October Gale

Kilian Melloy READ TIME: 3 MIN.

Ruba Nadda's thriller "October Gale" is a grab-bag of fun stuff, some of which is not usually found in the same film. First and foremost, the film offers a sensible, calm, smart female protagonist -- someone who keeps her wits and makes understandable choices, rather than being a typical movie nitwit of the stripe who goes into dark cellars when ghouls and serial killers are on the loose.

Then again, Helen (Patricia Carkson) is a woman of middle years -- a physician with decades of life experience, including a marriage lasting more than thirty years to her recently deceased husband (played in flashback by Callum Keith Rennie). She's not apt to lose her cool and go running through storm-lashed woods like some dizzy scream queen.

Good thing, too, because William, the handsome young man who fetches up on shore near her isolated island cabin, is suffering a gunshot wound to the shoulder -- and not the usual pain-free, doesn't-interfere-with-your-mobility wound that seems a staple in action flicks. He screams, writhes, creeds, and curses while Helen vacillates between ministering to him and washing her hands. The injured man is played by Scott Speedman, formerly of the TV naval drama "Last Resort," where he played a clean-cut submarine XO. Here, he manages to handle small boats just fine, but he's not exactly officer material. It takes a while to figure out his deal -- is he a drug mule? A secret agent? The answer, when it comes, is far more prosaic, which is in keeping with the film's down-to-earth sensibilities. He's a decent guy with a tendency -- or so we're told -- toward berserker rages. The result of one such outburst put him in jail, but now that he's done his time there's a vengeful man (Tim Roth) looking to serve him an extrajudicial death sentence.

Helen, drawn into William's troubles and at risk of becoming collateral damage in a lethal, amoral alpha-male showdown, goes through a range of reactions -- fear, rage, energetic preparation for the arrival of bad guys she knows are on their way in spite of a storm very much like the one in which her husband perished less than a year before. Clarkson plays her beautifully.

Speedman is handsome, and he plays his character as someone abashed and all but without hope, but he's not nearly as interesting as either Helen or the sociopathic, scenery-chewing Roth. In one of the script's few missteps, he's also a bit of female fantasy fodder; Helen doesn't seem like the sort who'd be a cougar, but the film skates dangerously close to such territory, which undermines all the work that's gone into establishing Helen's serious, substantial character, the isolation of the island (key to the film's suspense), and the gravity of the peril William brings to her door. Strange how we can believe in an errand of vengeance as cold-bloodedly over the top as Roth's, only to have our suspended disbelief upended Speedman's too-shy flirtations. But it's the flaw that grinds hard against the film's otherwise silky-smooth atmospherics: Yes, Helen is lonely, but she's also still bereaved. Even if she needs some passion in the depths of her grief, is she really going to go for someone who is about the same age as her son, Henry (Eric Murdoch), whom she's left back in Toronto so that she can get some alone time?

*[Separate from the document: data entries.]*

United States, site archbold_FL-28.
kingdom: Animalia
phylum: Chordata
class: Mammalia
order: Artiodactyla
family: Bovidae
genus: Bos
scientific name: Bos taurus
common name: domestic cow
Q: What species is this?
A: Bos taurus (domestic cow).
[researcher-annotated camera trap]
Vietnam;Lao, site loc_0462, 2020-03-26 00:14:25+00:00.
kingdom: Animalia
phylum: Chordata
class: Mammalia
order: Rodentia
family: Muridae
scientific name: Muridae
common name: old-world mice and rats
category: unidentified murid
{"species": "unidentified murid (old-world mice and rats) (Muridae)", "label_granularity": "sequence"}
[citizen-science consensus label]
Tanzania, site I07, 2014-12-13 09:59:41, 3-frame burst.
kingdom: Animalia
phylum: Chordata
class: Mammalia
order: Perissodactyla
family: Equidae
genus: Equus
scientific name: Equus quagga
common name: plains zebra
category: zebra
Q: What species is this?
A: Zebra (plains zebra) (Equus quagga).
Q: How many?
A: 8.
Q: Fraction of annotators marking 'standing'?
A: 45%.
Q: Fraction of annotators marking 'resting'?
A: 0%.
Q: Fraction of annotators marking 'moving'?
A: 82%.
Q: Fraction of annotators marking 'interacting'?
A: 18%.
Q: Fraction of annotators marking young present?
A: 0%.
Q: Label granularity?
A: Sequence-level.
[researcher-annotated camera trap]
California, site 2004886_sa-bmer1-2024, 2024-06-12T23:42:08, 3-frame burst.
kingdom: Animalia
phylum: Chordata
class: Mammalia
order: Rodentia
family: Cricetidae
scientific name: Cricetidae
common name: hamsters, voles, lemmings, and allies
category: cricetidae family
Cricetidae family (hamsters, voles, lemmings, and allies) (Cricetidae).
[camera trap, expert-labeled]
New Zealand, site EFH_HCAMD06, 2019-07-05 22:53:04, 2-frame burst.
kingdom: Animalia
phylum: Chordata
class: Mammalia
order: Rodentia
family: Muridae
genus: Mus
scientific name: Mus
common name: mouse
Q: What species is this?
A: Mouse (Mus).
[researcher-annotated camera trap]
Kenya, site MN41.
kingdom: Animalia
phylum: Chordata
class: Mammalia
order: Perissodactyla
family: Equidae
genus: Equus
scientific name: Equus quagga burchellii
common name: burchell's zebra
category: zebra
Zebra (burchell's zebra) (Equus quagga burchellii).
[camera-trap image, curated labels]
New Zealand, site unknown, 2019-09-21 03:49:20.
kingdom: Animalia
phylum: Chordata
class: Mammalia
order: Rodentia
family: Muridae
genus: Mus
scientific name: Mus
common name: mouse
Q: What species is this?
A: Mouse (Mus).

Nothing in the way the film is put together supports this. The cool, blue-toned lighting scheme by cinematographer Jeremy Benning and Mischa Chillak's carefully restrained score resist hysterics, aligning with the theme of loss but also dampening misplaced hints of sexual passion. This is a thriller that's done in an old-school manner, with growing tension rather than a series of cheap, escalating shocks. Yes, the movie is 85% believable, but it's also got something like 5% Nicholas Sparks by volume, and that's enough to put a guy off just about any film.